I nodded again and thought again of how the optician could find connections between completely unrelated things, so he’d surely be able to draw one between arithmetic and the doors of a local train.
“And when you’re older, I’ll explain many more things. I can teach you the structure and function of the human eye and how to drive and how to mount a dowel. I can explain geopolitics and identify all the constellations. I can even explain things I don’t understand. If you want to know something that I have no idea about, then I’ll read everything there is on the subject and explain it to you. I am at your disposal for any topic, for this question, too,” the optician said, reaching back and stroking my cheek.
He got out, circled the Passat, and sat next to me on the back seat.
“I’ve never sat here before,” he said, looking around. “You’ve got a nice spot here, Luisa.”
He looked at his hands as if the question were lying there, as if he were holding it so that he could examine it from every angle.
“There’s no answer to your question,” he said, “not anywhere in the entire world or anywhere else, either.”
“Not even in Kuala Lumpur?” I asked. That’s where my father was at the time.
“Not even there. Looking for an answer to that question is like Vasily Alekseyev trying to lift one hundred thousand kilos.”
“No one can do that.”
“Exactly. It’s anatomically impossible. And the answe
r is also anatomically impossible.”
He placed his hand on mine. My hand disappeared under the optician’s large one.
“There will be times in your life when you’ll ask yourself if you’ve done even one thing right. That’s perfectly normal. It’s also a very heavy question. Around a hundred and eighty kilos, I’d say. But it’s one that has an answer. Mostly it comes late in life. I don’t know if Selma and I will still be around then. So I’m going to tell you now: When the time comes, when the question arises and you can’t find an answer right away, then remember that you made your grandmother and me very happy, you brought us enough happiness for an entire life from beginning to end. The older I get, the more I believe that the two of us were only invented for you. And if there ever was a good reason to be invented, then it’s you.”

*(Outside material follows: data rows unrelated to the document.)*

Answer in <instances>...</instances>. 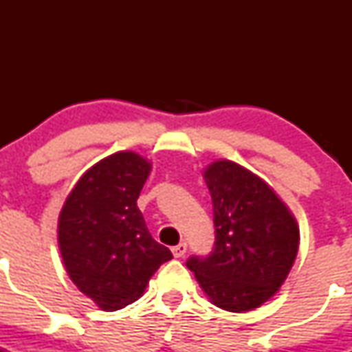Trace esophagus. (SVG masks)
Segmentation results:
<instances>
[{
  "instance_id": "1",
  "label": "esophagus",
  "mask_w": 352,
  "mask_h": 352,
  "mask_svg": "<svg viewBox=\"0 0 352 352\" xmlns=\"http://www.w3.org/2000/svg\"><path fill=\"white\" fill-rule=\"evenodd\" d=\"M187 252V243H179V245H175V247H172V254H173V257H182L184 254H186Z\"/></svg>"
}]
</instances>
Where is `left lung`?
Wrapping results in <instances>:
<instances>
[{"instance_id": "1", "label": "left lung", "mask_w": 352, "mask_h": 352, "mask_svg": "<svg viewBox=\"0 0 352 352\" xmlns=\"http://www.w3.org/2000/svg\"><path fill=\"white\" fill-rule=\"evenodd\" d=\"M212 199L216 242L206 258L190 257L209 301L223 310H254L286 281L300 245L293 212L267 182L230 160L202 172Z\"/></svg>"}]
</instances>
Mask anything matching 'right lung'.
Masks as SVG:
<instances>
[{
    "label": "right lung",
    "instance_id": "right-lung-1",
    "mask_svg": "<svg viewBox=\"0 0 352 352\" xmlns=\"http://www.w3.org/2000/svg\"><path fill=\"white\" fill-rule=\"evenodd\" d=\"M151 162L117 151L87 170L63 204L58 243L67 276L105 311L143 296L172 252L150 235L136 201Z\"/></svg>",
    "mask_w": 352,
    "mask_h": 352
}]
</instances>
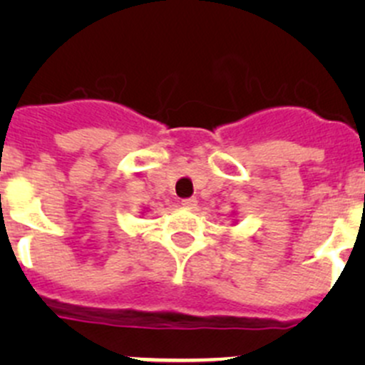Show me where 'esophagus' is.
<instances>
[{
  "label": "esophagus",
  "mask_w": 365,
  "mask_h": 365,
  "mask_svg": "<svg viewBox=\"0 0 365 365\" xmlns=\"http://www.w3.org/2000/svg\"><path fill=\"white\" fill-rule=\"evenodd\" d=\"M182 205L185 206V208H196L197 200H196V197H187V200L182 201Z\"/></svg>",
  "instance_id": "34e87169"
}]
</instances>
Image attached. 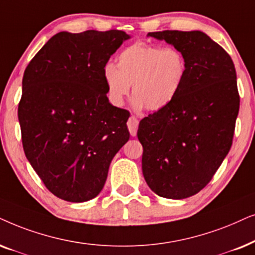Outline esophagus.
I'll use <instances>...</instances> for the list:
<instances>
[{
	"instance_id": "obj_1",
	"label": "esophagus",
	"mask_w": 255,
	"mask_h": 255,
	"mask_svg": "<svg viewBox=\"0 0 255 255\" xmlns=\"http://www.w3.org/2000/svg\"><path fill=\"white\" fill-rule=\"evenodd\" d=\"M128 129H129V133L131 136H136L137 128H138V120L135 117H130L127 121Z\"/></svg>"
}]
</instances>
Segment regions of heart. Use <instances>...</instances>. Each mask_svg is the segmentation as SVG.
<instances>
[{
	"label": "heart",
	"mask_w": 255,
	"mask_h": 255,
	"mask_svg": "<svg viewBox=\"0 0 255 255\" xmlns=\"http://www.w3.org/2000/svg\"><path fill=\"white\" fill-rule=\"evenodd\" d=\"M188 63L174 46L161 47L137 42L127 46L117 57V65L104 67L108 98L115 106H122L133 92L135 110L157 112L168 107L183 87Z\"/></svg>",
	"instance_id": "heart-1"
}]
</instances>
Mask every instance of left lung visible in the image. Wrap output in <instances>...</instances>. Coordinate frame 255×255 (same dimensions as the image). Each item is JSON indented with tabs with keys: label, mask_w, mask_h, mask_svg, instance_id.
Instances as JSON below:
<instances>
[{
	"label": "left lung",
	"mask_w": 255,
	"mask_h": 255,
	"mask_svg": "<svg viewBox=\"0 0 255 255\" xmlns=\"http://www.w3.org/2000/svg\"><path fill=\"white\" fill-rule=\"evenodd\" d=\"M184 54L188 74L168 107L142 119V172L156 195L183 199L211 181L232 145L239 112L237 73L229 53L206 33L149 32Z\"/></svg>",
	"instance_id": "1"
}]
</instances>
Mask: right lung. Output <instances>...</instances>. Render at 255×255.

I leaned against the optician’s shoulder and he rested his cheek on my head. For a while we listened to the ticking of the hazard lights.
“Now someone has to drive me to school,” I said.
The optician smiled. “That someone is me,” he said, then kissed the top of my head and got into the driver’s seat.
* * *
For a while Frederik kept trying to straighten the crackling, expansive gladiola bouquet, then he gave up. He leaned his head against the car window in order to see around the flowers. The optician glanced at him now and again, but the bouquet kept Frederik hidden.
Alaska slept. He took up almost the entire back seat. His head lay on my lap. The only sounds were the patter of raindrops outside, the windshield wipers struggling, and now and again the crackling of the cellophane.
I touched the top of the closed window where the water ran down diagonally outside. This ancient car is still waterproof, I thought.
“May I confide in you?” the optician suddenly asked without taking his eyes off the road.
“Of course,” Frederik said from behind the bouquet.